そうは、もうできないから、今、生きているあなたたちに、伝えたい。
中学生のとき。
(以下、長いので読むのが苦手な人は、1番下までスクロールして太字だけでも読んでくれると嬉しいです。)
不登校気味で、保健室登校をしている同級生が2人。
私は、その子たちと保健室で給食を食べるようになっていた。
直接的な理由は思い出せない。
先生に頼まれたのか、勧められたのか、自分で行きたいと言ったのか。
理由はともあれ、保健室で、その子たちと給食を食べる時間は、教室でいるよりもずっと居心地が良かった。
教室は嫌いだったし。
その子たちを下に見て、優越感に浸りたいのでは決してなかった。
むしろ、尊敬を含んだ憧れのようなものを抱いていたと思う。
自信がなくて、暗い自分。
ふつうに愛情を持って育ててくれている親に対しても、「私なんて本当はどうでもいいんだ」と思ってしまうくらい自信がない。
それを誤魔化すのに必死だった。
勉強も、部活も、生活面も、真面目で優秀。
先生や親からは褒められる立場にいた。
とっても、“いい子”だった。
どれだけ頑張っても、良い成績を修めても、褒められても自信はつかなかったけど。
自信がないから、逆に必死で“いい子”でい続けた自分。
それに対して、保健室の2人は、嫌なことを嫌と表現できていた。
それが羨ましかったのかな。
2人とも、教室が嫌だから、教室に行かない。
1人は、学校で何度か、幼稚園児のように泣きわめいていた。
気分の乗らない時は、誰とも口を利かなかった。
気づけば転校していた。
もう1人は、普段は明るく、よく喋る子だったが、しっかり痕の残るようなリストカットをしていた。
校則から、とことん外れた制服の着方をしていた。
大人の言うこと、“いい子”でいることを確証もなく信じ込み、泥沼にハマっていた私には、その子たちの逃げる姿に光を感じていたのかもしれない。
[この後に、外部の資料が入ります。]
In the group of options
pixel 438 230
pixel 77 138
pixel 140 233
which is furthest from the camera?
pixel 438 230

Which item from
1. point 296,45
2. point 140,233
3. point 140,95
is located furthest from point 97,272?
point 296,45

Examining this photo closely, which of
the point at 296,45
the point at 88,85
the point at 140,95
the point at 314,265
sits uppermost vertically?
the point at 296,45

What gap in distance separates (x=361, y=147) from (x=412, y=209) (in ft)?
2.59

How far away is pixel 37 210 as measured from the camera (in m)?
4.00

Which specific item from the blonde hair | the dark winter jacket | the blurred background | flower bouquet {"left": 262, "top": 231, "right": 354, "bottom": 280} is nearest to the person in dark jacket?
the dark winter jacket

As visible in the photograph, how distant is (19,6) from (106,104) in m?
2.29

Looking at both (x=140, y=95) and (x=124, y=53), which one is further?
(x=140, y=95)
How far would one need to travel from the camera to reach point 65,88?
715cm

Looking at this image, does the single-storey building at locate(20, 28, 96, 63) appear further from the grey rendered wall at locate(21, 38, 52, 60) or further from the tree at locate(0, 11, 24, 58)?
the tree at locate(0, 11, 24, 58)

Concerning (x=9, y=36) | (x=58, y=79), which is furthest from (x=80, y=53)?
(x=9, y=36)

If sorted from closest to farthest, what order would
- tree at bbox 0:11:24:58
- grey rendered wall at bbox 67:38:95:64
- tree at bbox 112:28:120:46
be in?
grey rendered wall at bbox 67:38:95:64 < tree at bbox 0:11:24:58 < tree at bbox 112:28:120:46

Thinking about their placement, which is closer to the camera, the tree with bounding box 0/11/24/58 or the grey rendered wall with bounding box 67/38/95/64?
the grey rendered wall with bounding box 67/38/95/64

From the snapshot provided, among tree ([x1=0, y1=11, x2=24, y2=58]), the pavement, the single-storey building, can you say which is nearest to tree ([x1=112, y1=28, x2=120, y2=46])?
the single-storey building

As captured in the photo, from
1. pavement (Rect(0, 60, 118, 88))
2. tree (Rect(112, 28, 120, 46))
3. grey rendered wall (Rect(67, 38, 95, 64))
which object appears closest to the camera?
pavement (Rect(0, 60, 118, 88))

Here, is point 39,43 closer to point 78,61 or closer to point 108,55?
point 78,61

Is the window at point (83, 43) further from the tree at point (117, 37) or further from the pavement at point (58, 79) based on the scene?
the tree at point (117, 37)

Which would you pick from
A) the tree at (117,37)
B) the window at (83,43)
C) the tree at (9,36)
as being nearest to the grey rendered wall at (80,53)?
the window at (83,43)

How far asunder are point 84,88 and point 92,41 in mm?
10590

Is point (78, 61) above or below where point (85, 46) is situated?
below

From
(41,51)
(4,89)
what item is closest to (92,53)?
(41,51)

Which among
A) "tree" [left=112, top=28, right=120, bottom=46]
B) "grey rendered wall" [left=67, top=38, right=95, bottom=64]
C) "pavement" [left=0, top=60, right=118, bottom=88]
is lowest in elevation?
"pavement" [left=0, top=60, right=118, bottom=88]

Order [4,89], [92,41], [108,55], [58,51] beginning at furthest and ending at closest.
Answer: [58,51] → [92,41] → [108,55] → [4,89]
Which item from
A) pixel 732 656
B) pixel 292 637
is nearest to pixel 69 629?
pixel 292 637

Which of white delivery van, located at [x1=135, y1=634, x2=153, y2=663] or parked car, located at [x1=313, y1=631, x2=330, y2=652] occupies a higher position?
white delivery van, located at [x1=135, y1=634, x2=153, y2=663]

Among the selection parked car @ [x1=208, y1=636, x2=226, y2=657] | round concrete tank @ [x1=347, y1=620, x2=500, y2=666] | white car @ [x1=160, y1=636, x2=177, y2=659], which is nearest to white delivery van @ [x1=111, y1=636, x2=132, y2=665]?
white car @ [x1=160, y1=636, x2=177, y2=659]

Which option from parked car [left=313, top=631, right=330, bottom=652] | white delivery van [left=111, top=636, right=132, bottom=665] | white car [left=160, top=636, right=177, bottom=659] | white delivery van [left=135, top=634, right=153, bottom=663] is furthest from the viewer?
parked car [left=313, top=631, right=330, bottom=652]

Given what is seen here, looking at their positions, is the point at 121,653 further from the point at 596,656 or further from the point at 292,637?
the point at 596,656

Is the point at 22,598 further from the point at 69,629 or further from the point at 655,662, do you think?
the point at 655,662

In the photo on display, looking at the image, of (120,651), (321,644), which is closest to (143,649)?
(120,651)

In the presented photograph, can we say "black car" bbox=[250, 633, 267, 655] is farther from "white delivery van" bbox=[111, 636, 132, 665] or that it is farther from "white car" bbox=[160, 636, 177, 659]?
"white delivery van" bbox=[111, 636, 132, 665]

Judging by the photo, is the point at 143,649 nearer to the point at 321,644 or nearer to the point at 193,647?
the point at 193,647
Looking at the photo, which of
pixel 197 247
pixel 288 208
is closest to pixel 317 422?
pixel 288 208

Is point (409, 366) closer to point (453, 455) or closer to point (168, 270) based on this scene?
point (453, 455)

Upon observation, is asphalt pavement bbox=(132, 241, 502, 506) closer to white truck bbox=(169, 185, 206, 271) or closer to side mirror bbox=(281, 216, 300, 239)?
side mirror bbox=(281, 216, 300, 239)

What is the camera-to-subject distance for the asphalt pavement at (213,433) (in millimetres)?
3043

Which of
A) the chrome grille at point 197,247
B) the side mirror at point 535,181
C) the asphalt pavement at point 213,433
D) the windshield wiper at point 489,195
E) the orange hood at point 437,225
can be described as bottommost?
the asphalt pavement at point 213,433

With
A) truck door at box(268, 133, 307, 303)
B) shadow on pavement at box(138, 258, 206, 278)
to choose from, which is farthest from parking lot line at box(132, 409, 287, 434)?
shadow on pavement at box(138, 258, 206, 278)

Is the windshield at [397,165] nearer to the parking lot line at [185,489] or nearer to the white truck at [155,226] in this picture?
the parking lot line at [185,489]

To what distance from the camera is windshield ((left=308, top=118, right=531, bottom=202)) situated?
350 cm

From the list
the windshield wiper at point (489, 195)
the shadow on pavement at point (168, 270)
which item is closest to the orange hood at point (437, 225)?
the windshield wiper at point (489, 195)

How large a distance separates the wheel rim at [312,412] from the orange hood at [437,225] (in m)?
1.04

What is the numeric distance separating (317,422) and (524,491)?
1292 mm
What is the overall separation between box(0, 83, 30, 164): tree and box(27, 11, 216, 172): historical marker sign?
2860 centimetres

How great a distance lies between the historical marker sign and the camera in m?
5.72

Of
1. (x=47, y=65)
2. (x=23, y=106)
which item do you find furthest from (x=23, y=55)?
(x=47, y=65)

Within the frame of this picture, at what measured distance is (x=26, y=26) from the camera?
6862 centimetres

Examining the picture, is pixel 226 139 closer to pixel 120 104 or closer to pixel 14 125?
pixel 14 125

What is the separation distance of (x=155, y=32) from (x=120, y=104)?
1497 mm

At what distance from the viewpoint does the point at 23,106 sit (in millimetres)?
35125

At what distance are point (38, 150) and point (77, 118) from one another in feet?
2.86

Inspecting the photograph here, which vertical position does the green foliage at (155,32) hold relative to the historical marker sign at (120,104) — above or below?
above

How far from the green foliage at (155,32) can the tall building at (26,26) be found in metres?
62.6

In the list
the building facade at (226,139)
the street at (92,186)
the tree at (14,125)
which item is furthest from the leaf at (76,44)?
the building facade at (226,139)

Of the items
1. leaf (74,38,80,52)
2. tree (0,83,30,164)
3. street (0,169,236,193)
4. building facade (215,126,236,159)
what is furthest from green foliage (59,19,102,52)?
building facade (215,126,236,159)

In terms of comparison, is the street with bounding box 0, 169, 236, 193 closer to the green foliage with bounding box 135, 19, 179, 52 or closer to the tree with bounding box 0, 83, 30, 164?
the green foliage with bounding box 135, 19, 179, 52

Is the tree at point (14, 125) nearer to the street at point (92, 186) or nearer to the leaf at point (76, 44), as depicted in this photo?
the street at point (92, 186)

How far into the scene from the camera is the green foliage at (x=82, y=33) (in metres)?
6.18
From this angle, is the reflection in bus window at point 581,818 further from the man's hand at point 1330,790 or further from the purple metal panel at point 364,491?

そして、教室にいたくない、誰からも愛されないんだ、という気持ちを共有できる相手として好感をもっていたのだろう。
この子たちなら、私の気持ちを分かってくれるんじゃないかという期待も少なからずあったのかも。
自分を誤魔化し、押し殺して、必死になっていた私は、教室で生きた心地がしていなかった。
保健室の2人は、“いい子”ではなかった。
私は“いい子”でいることに全力を尽くした。
学校に行きたくないと言えなかった“いい子”。
意味もない校則を、どうして守らないといけないんだ、と言えなかった“いい子”。
部活が苦痛でたまらない、と誰にも言えなかった“いい子”。
親に、愛していると言って抱きしめて、と言えなかった“いい子”。
“いい子”でいることが正義なんだと思い込み、たくさんのものを失った。
どこまでも自分だけを責め、他に責任があることに気づかないふりをして楽をして、辛い思いを自ら選んだ。
“いい子”でいようとしている人がいるなら、“いい子”でなくて大丈夫だと言いたい。
“いい子”じゃなくなって失うものなんて、そもそもいらなかったものだと証言したい。
“いい子”でいられないことに、劣等感や罪悪感をもっている人がいるなら、“いい子”にならなくていいんだと言いたい。
“いい子”じゃないから、失わずにいられる大切なものを、あなたはたくさん持っていると断言したい。
ここまで聞いてくれてありがとう。
あなたは“いい子”でなくて大丈夫。
もう1つ、お願いを書いた手紙がある。
“いい子”でなくなって、わがままを言えた私が書いた。
私も、あなたも“いい子”じゃなくて大丈夫。
きっと大丈夫。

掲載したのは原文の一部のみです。